══ Data section ══

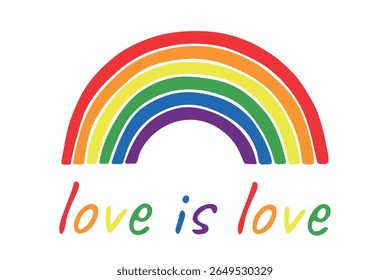 Forma de arco-íris colorida Bandeira do orgulho gay Dia do orgulho feliz Comunidade LGBTQ Mês do orgulho Desenho desenhado à mão vetor para cartazes, adesivos, logotipo, cartões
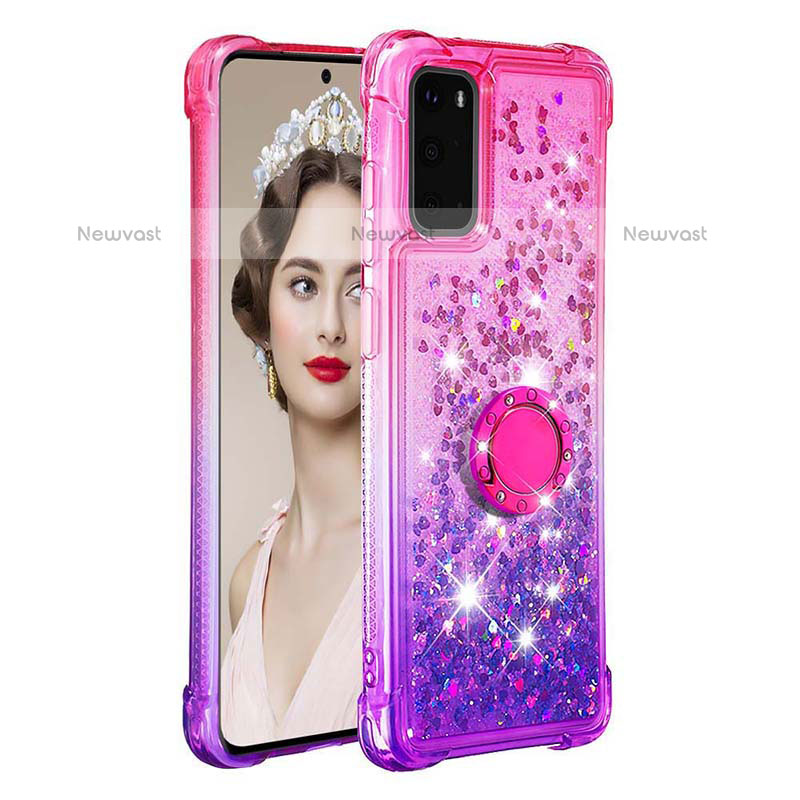 Silicone Candy Rubber TPU Bling-Bling Soft Case Cover with Finger Ring Stand S02 for Samsung Galaxy S20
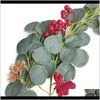 Dekoracyjne kwiaty Wieńce Rose Wino Sztuczne Liść Rośliny Fałszywe Bluszcz Garland Greenery Greenery Do Home Ogród Office Wedding Party Room Decor V4dne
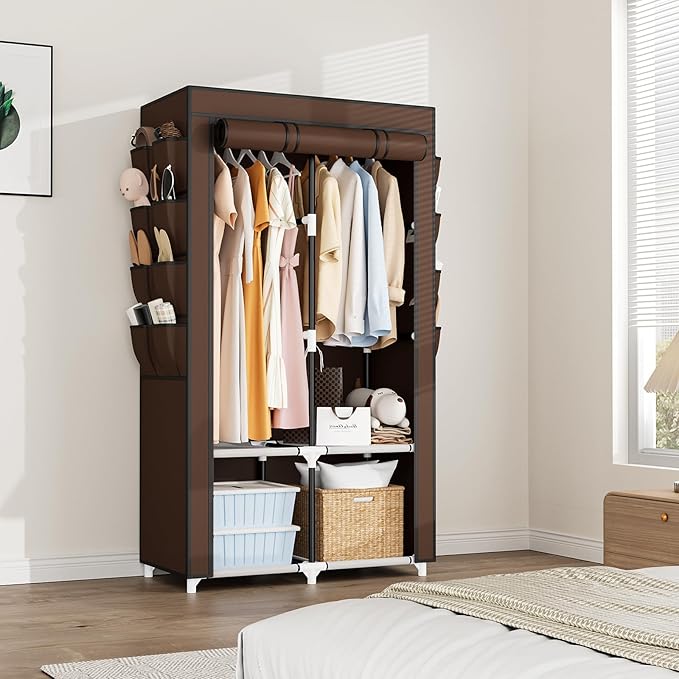 Portable Closet for Hanging Clothes, Portable Wardrobe Closet with Cover, 4 Storage Shelves, 2 Hanging Rods and 8 Side Pocket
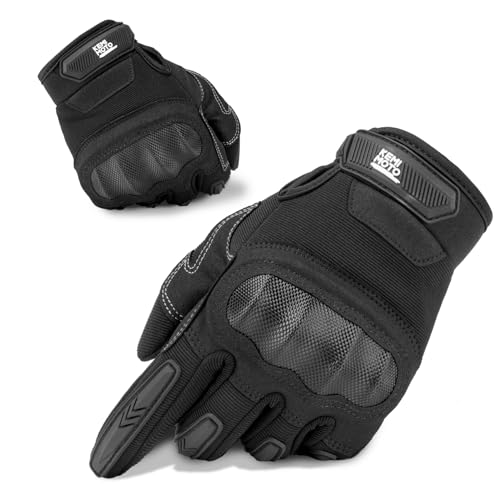 KEMIMOTO Outddoor Handschuhe Herren, Taktische Handschuhe mit Protektor und Touchscreen, Atmungsaktiv, Vollfinger, Motorradhandschuhe für Motocross, Quad, Moped, Roller, Mountainbike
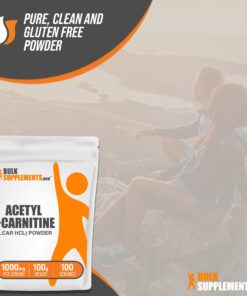 BulkSupplements.com Acetyl L-Carnitine Powder - ALCAR HCl, Carnitine Supplement, Acetyl L-Carnitine 1000mg - ALCAR Powder, Unflavored & Gluten Free, 1000mg per Serving, 100g (3.5 oz) 167 Servings (Pack of 1) 19 71bm1Q1F L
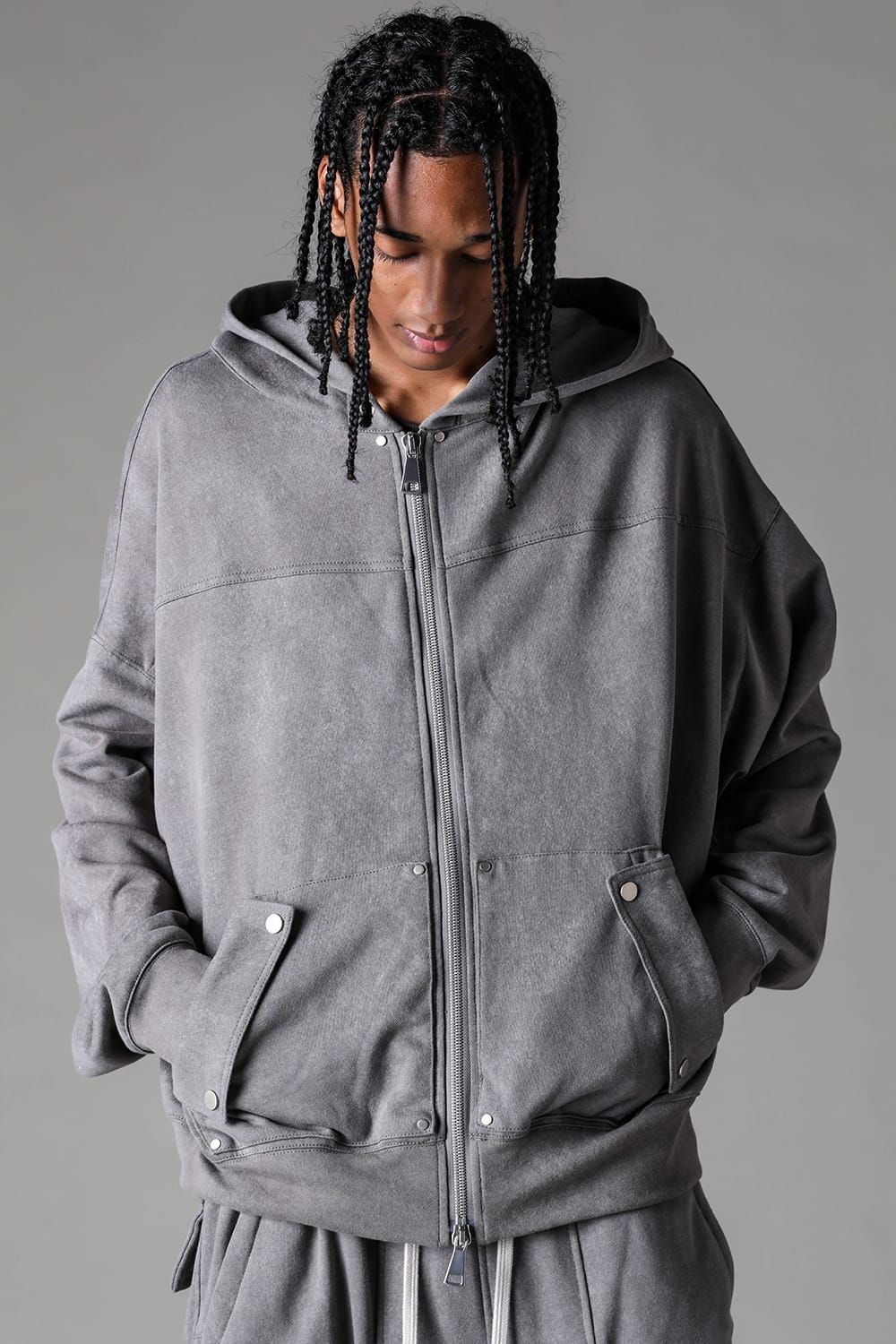《2027SS先行予約》French Terry Zip Hoodie "Black / Grey / L.Beige"/ フレンチテリー裏毛ジップフーディ"ブラック / グレー /ライトベージュ"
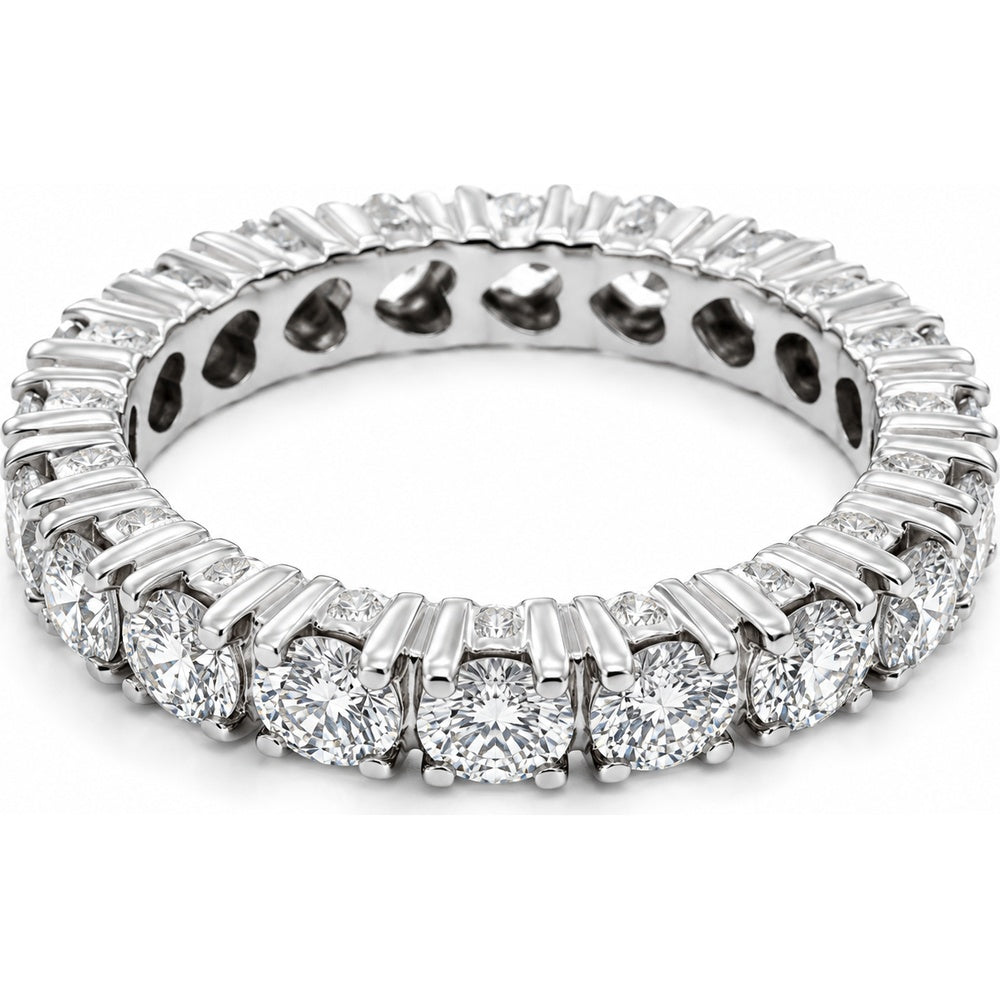14K White Gold Anniversary Band with Shared Prong Set Round Diamonds - 3.07 Carat Total Diamond Weight by Auriventus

═══

**Task goal:** From the first line of the records down through the line containing "Dekoracyjne kwiaty Wieńce", transcribe exactly those lines and no others, both ends kept, pictures dropped.

**Answer below:**
 Forma de arco-íris colorida Bandeira do orgulho gay Dia do orgulho feliz Comunidade LGBTQ Mês do orgulho Desenho desenhado à mão vetor para cartazes, adesivos, logotipo, cartões
 Silicone Candy Rubber TPU Bling-Bling Soft Case Cover with Finger Ring Stand S02 for Samsung Galaxy S20
 Dekoracyjne kwiaty Wieńce Rose Wino Sztuczne Liść Rośliny Fałszywe Bluszcz Garland Greenery Greenery Do Home Ogród Office Wedding Party Room Decor V4dne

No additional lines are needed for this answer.